A number of business-sponsored films promoted products in the guise of celebrating the American way of life. (Menstruation instruction was turned over to the corporations, because no one else would touch it.) Highway-death dramas became the best-remembered mental-hygiene films after their gore level began taking off -- in 1958, Canadian producer Budge Crowley became the first (but not last) to insert footage from real accident scenes in them. What's perhaps most interesting about these films today is their insistence that such tragedies were caused by reckless teens. As Smith points out, the 1950s and '60s were a time of incredible roadside carnage -- but primarily because Detroit was manufacturing increasingly powerful cars without any safety devices whatsoever. (In 1950, a year after the introduction of the V-8 engine, highway fatalities jumped 20 percent.) It wasn't until the 1965 publication of Ralph Nader's Unsafe at Any Speed and subsequent laws requiring seat belts that the death count began to diminish.
By the late '60s, the mental-hygiene industry also had started taking on drugs, usually with hilarious results. For years after, Sonny Bono's solemnly intoned "Why do ya think they call it dope?" in Marijuana (1968) was good for a laugh, especially if you were stoned.
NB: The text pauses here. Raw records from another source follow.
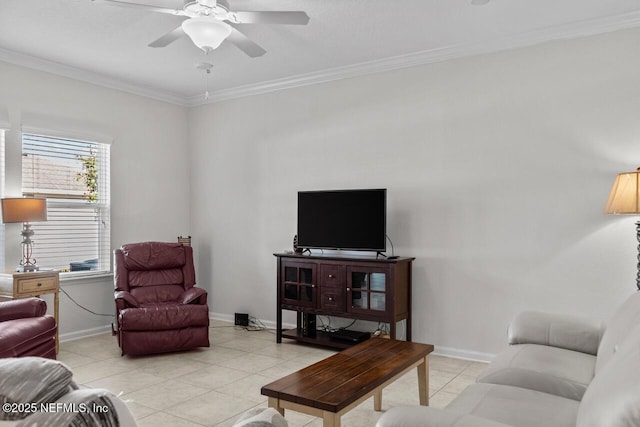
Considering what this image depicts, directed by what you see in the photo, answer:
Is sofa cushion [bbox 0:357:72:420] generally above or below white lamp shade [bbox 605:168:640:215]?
below

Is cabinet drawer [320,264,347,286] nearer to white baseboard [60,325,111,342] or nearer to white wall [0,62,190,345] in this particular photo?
white wall [0,62,190,345]

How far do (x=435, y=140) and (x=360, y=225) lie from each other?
1.04 m

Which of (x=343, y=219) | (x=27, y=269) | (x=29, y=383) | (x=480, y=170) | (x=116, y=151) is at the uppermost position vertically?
(x=116, y=151)

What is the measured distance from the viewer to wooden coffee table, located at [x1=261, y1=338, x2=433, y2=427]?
6.89 feet

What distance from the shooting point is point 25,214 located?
413 centimetres

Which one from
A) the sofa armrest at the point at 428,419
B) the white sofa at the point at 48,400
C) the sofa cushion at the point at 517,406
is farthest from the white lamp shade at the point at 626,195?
the white sofa at the point at 48,400

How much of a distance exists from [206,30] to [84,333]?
3604mm

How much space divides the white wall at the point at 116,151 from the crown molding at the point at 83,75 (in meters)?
0.06

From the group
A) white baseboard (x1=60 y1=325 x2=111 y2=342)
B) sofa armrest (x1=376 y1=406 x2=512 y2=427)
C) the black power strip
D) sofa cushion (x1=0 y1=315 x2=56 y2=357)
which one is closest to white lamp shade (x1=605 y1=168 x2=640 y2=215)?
sofa armrest (x1=376 y1=406 x2=512 y2=427)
WHAT DID THESE MIND-CONTROL FILMS ACTUALLY ACcomplish? Smith, noting that we can't travel back in time to know "if their audiences found them enlightening or just dumb," isn't sure. But all you have to do is ask a few members of those audiences to know that both were true. (One of my friends, raised in Queens, recalls howling as he viewed dating-advice flicks in the early '60s, but my own spouse says he was so affected by the images of the encroaching Red Menace he viewed in a film while in elementary school that he raced back to his bedroom in suburban Fort Worth and put a loaded BB gun by his bed.) Clearly, however, they failed to stop history. Anti-"establishment" protest happened, feminism happened, sex, drugs and rock & roll happened, and by the early '70s, says Smith, "Reported cases of syphilis and gonorrhea were at their highest level since the introduction of antibiotics."